Prompt 1 => From the passage on organizational change, pull out the part starting with "We saw this" and going on through "change was complete.", word for word.
Prompt 2 => Write what comes next in the passage on organizational change, picking up after its final sentence.

Excerpt to read =>
·····

We saw this with one CEO we worked with to get their changes organized and on track. The company had implemented a new sales process and trained the sales team on the new system. From an event perspective, the change was complete.
However, shortly after its implementation, the leaders noticed the sales team had reverted to their old sales process. They were not following through with the new one. Our analysis of the situation revealed that most of the reasons for the sales team reverting back were because not enough time and energy had been spent on helping them fully navigate through the second dimension of change — the Whitespace.
Change doesn’t occur until people let go of their current way of working, unlearn old behaviors to learn new behaviors, and consistently demonstrate them. Only then can the intended outcome of the decision be reached and sustained.
Truth #3: You Need to Create the Space Within Your Operational Environment for Change to Occur
Every organizational change takes place within the context of your operational environment, those day-to-day activities that keep your business running and operations almost always take priority. Therefore, you must create time and space for people to unlearn old actions and behaviors, learn new ways of working and embed the new activities and behaviors as usual.

·····

Provided records =>
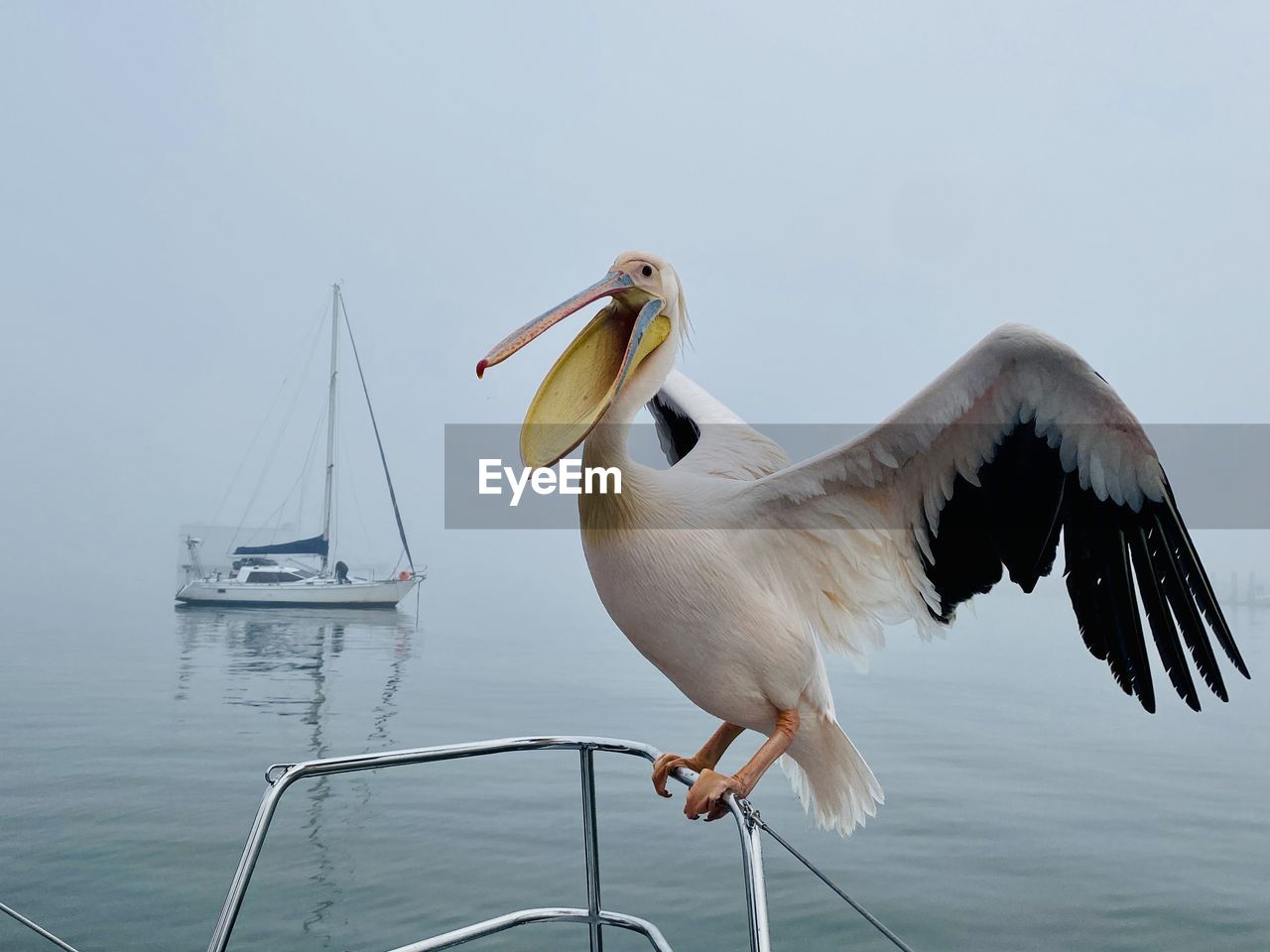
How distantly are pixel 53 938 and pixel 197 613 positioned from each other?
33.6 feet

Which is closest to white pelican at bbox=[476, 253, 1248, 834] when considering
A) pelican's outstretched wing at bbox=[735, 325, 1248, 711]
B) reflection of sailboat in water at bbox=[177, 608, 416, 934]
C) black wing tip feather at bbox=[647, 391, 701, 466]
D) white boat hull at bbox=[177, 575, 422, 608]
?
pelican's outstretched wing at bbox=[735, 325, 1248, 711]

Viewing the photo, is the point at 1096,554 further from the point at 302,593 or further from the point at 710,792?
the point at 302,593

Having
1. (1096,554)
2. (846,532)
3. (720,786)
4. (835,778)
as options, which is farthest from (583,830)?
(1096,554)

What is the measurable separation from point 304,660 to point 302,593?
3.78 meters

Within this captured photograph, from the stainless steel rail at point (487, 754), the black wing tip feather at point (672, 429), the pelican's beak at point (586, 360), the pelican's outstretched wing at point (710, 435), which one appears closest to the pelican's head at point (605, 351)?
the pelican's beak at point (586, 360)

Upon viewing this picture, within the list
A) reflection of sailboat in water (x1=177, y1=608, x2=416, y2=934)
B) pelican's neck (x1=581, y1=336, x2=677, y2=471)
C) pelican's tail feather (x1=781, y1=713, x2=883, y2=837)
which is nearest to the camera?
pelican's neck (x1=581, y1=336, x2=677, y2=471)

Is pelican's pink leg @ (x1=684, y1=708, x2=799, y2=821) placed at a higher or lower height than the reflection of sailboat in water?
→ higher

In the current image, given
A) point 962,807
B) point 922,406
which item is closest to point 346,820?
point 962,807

·····

Response 1 =>
We saw this with one CEO we worked with to get their changes organized and on track. The company had implemented a new sales process and trained the sales team on the new system. From an event perspective, the change was complete.

Response 2 =>
Creating and adopting new activities and behaviors is uncomfortable, requiring more time and energy than current activities. We are also hard-wired to get the most done with the least effort; that’s why we form habits quickly.
When you combine the discomfort and extra energy it takes to adopt new activities and behaviors with a full or overloaded plate of operational tasks, the new activities will drop off. Real change, the kind that grows your organization and enables your employees to contribute their best, won’t happen if it’s just another initiative added to an already full plate.
What’s the solution? Let’s look at the importance of mindset as the foundation for building healthy and sustainable change.
Mindset Matters When Breaking the Cycle of Toxic Change
Mindset is the way we see the world. It allows us to engage with the world efficiently. If we had to manage everything in our environment moment-by-moment, we would quickly become overwhelmed.
Mindset is crucial because it orientates us toward a unique understanding of any situation and determines our decisions, actions, and response. It’s the filter through which we see, interpret, and respond to the world.
When it comes to change, the prevailing idea has been that people are essentially resistant to change. However, this concept perpetuates a cycle of toxic change. When working from the idea that people are resistant to change, our brain tricks us into misinterpreting normal human reactions to change as resistance.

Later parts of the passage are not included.